Compromise was the order of the day as it should ever be in politics. The most glaring example is in its shameful treatment of slavery. But the very notion of the Bill of Rights was a bow to certain interests. After all, they came in amendment form, not within the body of the document itself.

And while ideals are good, they also have to be able to accommodate reality, actual events and times and circumstances. The Founders knew nothing of evolution or the atom and precious little of electricity. When Jefferson sent Lewis and Clark off on their three year excursion he had no vision that the same mileage could be covered in mere hours in the future.

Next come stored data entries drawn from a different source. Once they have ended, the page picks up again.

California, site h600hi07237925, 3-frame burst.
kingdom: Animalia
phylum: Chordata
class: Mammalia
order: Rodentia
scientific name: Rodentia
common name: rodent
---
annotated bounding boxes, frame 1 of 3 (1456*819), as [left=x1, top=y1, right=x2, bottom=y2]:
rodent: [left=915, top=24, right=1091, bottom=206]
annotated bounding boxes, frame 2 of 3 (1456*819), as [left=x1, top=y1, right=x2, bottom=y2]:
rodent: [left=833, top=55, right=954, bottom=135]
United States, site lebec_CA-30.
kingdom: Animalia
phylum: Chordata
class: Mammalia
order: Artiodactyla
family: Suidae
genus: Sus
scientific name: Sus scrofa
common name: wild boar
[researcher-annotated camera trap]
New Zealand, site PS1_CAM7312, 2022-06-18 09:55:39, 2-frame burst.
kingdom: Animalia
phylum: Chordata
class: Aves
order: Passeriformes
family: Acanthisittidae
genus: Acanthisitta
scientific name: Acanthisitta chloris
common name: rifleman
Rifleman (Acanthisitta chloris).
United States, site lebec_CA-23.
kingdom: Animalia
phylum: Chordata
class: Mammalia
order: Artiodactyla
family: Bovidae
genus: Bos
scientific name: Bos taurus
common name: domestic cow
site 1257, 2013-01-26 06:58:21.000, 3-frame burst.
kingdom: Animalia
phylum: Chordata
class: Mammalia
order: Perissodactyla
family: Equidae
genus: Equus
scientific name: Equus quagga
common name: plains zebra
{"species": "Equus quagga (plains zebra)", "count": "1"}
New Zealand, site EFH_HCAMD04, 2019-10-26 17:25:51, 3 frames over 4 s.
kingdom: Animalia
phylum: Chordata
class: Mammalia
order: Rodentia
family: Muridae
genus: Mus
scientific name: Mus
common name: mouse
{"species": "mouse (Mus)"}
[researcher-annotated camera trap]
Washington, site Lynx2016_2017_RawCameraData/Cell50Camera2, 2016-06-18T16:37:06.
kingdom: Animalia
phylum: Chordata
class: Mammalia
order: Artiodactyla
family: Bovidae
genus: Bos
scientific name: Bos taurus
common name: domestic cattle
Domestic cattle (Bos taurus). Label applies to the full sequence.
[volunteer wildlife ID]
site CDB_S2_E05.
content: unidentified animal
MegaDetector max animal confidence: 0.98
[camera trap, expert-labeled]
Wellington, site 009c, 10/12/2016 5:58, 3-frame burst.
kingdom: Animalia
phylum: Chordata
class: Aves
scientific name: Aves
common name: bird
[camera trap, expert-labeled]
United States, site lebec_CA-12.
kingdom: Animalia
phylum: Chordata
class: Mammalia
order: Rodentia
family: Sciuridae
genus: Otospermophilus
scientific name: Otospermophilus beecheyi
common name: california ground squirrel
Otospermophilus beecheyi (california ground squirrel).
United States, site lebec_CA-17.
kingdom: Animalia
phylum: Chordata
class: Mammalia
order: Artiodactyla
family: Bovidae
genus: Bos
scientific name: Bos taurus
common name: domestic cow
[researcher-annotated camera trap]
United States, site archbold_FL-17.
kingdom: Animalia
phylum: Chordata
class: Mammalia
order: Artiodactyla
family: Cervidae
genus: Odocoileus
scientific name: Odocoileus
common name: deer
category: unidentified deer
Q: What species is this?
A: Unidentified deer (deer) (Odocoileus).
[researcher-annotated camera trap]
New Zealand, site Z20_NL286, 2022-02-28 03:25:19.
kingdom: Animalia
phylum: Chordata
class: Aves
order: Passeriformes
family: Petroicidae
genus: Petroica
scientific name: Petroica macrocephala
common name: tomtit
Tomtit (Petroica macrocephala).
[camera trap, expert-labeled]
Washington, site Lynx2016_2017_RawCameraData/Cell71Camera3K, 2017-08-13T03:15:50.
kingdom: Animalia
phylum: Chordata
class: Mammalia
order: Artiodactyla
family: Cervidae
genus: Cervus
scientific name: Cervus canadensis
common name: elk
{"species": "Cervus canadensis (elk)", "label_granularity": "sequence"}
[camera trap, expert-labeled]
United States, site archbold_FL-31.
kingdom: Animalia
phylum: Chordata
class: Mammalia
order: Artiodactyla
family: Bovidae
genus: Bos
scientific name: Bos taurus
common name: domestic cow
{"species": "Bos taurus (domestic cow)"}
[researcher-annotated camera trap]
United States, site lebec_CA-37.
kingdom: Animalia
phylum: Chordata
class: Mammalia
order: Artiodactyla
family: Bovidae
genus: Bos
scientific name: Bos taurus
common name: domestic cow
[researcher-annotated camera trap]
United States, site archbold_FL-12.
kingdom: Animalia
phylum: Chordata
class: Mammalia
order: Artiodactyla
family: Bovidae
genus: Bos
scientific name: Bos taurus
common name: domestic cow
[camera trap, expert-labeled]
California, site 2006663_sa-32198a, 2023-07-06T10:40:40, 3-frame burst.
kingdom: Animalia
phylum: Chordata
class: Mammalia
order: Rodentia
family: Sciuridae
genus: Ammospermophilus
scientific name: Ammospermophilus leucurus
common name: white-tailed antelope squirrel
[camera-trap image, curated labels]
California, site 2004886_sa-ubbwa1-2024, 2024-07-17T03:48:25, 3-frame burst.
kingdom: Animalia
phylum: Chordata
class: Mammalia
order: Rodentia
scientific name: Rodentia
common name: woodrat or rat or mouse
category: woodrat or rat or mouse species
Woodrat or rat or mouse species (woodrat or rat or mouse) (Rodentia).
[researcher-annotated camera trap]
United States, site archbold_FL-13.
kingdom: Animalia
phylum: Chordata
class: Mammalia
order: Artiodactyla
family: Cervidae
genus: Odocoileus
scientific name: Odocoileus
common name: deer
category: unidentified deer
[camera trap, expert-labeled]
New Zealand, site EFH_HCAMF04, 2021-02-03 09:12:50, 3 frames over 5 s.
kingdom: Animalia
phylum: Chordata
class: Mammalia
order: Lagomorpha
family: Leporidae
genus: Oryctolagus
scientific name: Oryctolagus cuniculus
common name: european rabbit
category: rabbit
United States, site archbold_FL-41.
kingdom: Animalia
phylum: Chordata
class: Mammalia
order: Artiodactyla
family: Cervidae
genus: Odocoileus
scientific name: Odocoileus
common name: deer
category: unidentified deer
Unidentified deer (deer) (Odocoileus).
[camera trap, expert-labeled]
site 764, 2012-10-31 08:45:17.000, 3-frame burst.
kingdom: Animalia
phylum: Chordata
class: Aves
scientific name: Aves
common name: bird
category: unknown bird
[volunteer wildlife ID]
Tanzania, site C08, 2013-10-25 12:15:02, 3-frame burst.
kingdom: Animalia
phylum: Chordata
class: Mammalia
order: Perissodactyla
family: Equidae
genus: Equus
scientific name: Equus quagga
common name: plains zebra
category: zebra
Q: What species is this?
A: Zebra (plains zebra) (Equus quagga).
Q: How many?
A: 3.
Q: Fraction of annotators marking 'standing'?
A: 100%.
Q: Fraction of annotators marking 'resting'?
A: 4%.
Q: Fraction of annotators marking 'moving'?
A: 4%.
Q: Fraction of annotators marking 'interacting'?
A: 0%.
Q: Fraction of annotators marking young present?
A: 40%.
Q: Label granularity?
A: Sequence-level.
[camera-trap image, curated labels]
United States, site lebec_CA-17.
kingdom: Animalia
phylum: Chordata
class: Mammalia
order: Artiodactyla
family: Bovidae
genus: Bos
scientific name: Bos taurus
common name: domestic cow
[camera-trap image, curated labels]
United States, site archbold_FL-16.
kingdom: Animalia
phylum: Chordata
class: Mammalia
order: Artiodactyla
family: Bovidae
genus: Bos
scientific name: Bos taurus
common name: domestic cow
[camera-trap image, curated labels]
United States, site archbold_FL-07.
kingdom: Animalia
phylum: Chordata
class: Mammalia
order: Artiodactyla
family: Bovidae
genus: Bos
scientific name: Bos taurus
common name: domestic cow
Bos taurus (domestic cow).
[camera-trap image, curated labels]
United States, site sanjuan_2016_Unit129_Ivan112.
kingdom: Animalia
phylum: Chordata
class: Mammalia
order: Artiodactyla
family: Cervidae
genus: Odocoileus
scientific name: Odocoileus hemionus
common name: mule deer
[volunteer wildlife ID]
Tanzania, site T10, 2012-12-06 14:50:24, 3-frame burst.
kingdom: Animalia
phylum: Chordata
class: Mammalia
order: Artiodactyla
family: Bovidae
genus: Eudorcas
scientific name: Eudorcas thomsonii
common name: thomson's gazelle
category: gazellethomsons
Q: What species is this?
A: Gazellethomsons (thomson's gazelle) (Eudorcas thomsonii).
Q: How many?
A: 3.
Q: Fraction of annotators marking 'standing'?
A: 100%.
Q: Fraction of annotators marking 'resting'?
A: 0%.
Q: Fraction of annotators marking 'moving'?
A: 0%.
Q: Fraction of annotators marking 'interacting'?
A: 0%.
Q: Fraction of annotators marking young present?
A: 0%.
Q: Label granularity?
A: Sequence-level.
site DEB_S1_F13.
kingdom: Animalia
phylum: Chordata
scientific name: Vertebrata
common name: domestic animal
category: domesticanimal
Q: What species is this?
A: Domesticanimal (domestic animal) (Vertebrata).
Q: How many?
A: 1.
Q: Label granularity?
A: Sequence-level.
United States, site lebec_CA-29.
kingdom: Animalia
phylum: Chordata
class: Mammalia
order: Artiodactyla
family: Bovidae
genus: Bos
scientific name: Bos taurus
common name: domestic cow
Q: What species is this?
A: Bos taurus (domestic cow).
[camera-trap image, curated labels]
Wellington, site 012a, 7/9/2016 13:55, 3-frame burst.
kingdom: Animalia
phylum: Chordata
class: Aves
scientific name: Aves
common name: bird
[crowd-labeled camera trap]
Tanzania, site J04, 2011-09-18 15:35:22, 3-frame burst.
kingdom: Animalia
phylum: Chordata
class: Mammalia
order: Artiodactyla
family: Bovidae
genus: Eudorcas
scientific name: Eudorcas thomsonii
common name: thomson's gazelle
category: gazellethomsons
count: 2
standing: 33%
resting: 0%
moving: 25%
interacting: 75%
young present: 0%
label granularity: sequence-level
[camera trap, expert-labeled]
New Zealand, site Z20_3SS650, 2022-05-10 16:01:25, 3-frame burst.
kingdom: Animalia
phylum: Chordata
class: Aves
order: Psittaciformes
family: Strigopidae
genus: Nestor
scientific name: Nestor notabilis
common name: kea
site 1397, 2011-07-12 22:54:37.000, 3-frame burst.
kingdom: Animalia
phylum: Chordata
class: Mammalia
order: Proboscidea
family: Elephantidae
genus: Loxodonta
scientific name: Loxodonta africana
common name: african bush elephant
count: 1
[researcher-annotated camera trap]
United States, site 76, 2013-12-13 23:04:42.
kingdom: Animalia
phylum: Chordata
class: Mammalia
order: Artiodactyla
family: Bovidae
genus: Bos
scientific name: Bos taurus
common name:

Likewise mighty manufacturing, commercial and financial conglomerates were nowhere on the radar in the Eighteenth century. Indeed neither was radar itself.

With advances in business and transporation what was interstate commerce in 1787 seemed laughably ancient by the onset of the Civil War only seventy-three years later, the equivalent of the span between the near end of the Great Depression and the present’s communication in an instant capablities.

To protect its citizens, to deal with the arrival of new phenomena, to adapt to changing times, those running our government in both the legislative and executive branches introduced new laws, new programs, to meet the perceived needs of the moment.

Much of this “progress” met with stiff resistance, usually by the moneyed interests. Court challenges ensued and those cases reaching the highest level were frequently decided in favor of the status quo.

Gradually the status became less quo and The Supreme Court awoke to recognize that what may have been far removed from the purview of the federal government in 1787 was no longer so.

Now were all these legislative innovations established with the wisdom of the ages? Some maybe, most no. Did they come to be accepted as necessary and proper reagrdless of wisdom? For the most part, with the holdouts generally continuing to assert their own narrow interests.

Now as we proceed through the second decade of the twenty-first century we are faced with a large group of fantacists who wish to turn back the clock to a time that never was, while ignoring that their avowed principles and the stated conclusions of the effects of applying those principles no longer are true in practice, if indeed they ever were.

The Constitution should no more be garbed today with the bygone fashions of nineteenth century thought than I should be garbed today with the same outfit adorning me when I entered first grade.

This desire to return to yesterday, far from honoring the Constitution, repudiates its existence as a living, breathing institution itself. It treats that document as a mere piece of paper with words and sentences and phrases that can only be read by rote and carry no meaning beyond its four corners.

As our knowledge grows so must our acknowledgment grow that whatever our wishes to return to another time when government didn’t do nearly so much, is the same as wishing to return to the moment just before we left the barn door open and the horse got away.

The horse of political progress has already left the barn.